- **Task details**: Count the lines in the records below that contain the string "face", treating uppercase and lowercase as different. Give only the number.

....................

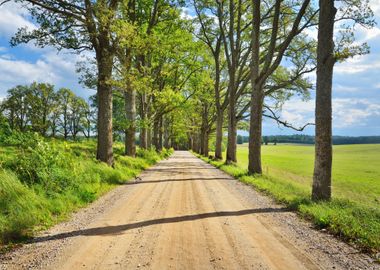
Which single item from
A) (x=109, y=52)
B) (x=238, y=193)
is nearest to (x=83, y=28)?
(x=109, y=52)

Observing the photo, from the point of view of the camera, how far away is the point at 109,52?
16156 millimetres

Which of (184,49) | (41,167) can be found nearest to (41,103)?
(184,49)

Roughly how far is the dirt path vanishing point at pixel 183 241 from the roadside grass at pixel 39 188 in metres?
0.47

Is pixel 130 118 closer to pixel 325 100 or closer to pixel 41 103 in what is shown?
pixel 325 100

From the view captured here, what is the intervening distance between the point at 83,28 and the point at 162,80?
2245cm

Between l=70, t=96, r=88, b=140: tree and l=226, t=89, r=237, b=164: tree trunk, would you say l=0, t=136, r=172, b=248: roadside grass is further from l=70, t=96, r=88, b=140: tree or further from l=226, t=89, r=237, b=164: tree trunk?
l=70, t=96, r=88, b=140: tree

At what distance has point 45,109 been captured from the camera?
2387 inches

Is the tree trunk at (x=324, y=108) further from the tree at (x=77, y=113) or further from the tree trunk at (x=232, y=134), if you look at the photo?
the tree at (x=77, y=113)

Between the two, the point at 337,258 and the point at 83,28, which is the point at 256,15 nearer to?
the point at 83,28

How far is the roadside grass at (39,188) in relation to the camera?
268 inches

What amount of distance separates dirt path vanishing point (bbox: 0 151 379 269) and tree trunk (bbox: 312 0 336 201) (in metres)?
1.55

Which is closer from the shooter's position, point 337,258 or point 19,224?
point 337,258

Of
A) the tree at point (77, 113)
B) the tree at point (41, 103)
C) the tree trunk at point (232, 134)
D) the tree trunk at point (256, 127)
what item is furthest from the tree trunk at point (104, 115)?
the tree at point (77, 113)

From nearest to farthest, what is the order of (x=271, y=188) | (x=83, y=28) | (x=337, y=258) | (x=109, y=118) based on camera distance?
(x=337, y=258)
(x=271, y=188)
(x=83, y=28)
(x=109, y=118)
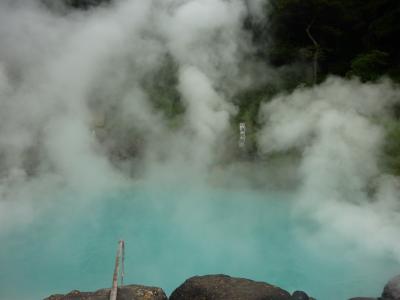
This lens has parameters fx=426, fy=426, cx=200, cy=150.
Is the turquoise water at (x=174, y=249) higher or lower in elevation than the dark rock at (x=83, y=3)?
lower

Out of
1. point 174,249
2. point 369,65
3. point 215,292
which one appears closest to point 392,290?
point 215,292

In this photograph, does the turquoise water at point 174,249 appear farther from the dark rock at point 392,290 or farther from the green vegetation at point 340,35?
the green vegetation at point 340,35

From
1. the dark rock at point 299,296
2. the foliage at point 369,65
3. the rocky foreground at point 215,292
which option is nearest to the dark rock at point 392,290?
the rocky foreground at point 215,292

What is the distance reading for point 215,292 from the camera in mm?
5945

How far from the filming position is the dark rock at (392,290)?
593 cm

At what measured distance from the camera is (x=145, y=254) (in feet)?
25.4

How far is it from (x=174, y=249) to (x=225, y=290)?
6.78ft

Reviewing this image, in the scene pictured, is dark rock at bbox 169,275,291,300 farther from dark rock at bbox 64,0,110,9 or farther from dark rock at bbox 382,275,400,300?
dark rock at bbox 64,0,110,9

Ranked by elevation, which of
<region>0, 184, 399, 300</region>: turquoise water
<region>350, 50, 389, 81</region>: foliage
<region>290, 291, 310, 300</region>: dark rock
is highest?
<region>350, 50, 389, 81</region>: foliage

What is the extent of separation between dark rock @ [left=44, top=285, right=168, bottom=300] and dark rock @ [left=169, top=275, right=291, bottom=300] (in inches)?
13.0

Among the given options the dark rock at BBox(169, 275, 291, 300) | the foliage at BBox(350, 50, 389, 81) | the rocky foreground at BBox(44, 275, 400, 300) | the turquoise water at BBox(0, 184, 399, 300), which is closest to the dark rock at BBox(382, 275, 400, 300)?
the rocky foreground at BBox(44, 275, 400, 300)

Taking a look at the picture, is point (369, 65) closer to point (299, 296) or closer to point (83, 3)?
point (83, 3)

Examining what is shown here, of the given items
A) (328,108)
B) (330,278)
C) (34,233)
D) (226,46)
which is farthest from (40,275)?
(226,46)

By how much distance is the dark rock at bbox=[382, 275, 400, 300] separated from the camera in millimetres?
5934
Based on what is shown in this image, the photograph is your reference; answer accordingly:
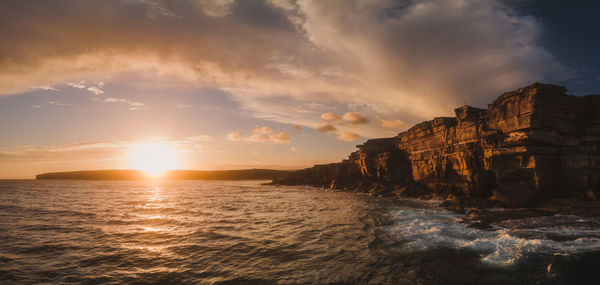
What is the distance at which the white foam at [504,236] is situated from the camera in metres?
13.6

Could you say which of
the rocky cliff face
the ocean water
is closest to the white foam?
the ocean water

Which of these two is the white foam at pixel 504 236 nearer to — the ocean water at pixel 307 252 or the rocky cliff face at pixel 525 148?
the ocean water at pixel 307 252

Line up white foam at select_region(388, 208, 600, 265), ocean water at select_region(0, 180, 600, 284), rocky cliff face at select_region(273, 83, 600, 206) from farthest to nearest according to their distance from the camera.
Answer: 1. rocky cliff face at select_region(273, 83, 600, 206)
2. white foam at select_region(388, 208, 600, 265)
3. ocean water at select_region(0, 180, 600, 284)

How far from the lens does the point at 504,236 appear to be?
16.5 m

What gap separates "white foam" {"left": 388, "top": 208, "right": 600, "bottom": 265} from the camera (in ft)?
44.7

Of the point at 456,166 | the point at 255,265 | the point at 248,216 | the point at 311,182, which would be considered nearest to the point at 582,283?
the point at 255,265

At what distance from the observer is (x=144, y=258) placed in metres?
14.3

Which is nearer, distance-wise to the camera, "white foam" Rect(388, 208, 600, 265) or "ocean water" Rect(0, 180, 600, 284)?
"ocean water" Rect(0, 180, 600, 284)

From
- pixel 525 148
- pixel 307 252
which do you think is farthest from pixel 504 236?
pixel 525 148

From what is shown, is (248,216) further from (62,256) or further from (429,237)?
(429,237)

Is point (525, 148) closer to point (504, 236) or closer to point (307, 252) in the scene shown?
point (504, 236)

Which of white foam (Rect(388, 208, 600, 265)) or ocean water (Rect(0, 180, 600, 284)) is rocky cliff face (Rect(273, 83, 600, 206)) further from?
ocean water (Rect(0, 180, 600, 284))

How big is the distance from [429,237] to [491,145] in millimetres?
21862

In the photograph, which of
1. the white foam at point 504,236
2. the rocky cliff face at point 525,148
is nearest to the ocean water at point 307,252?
the white foam at point 504,236
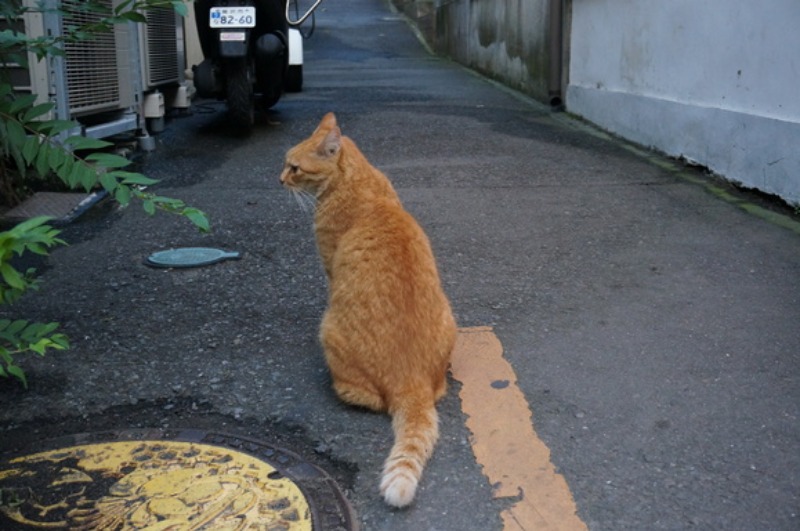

....................

- **Result**: 6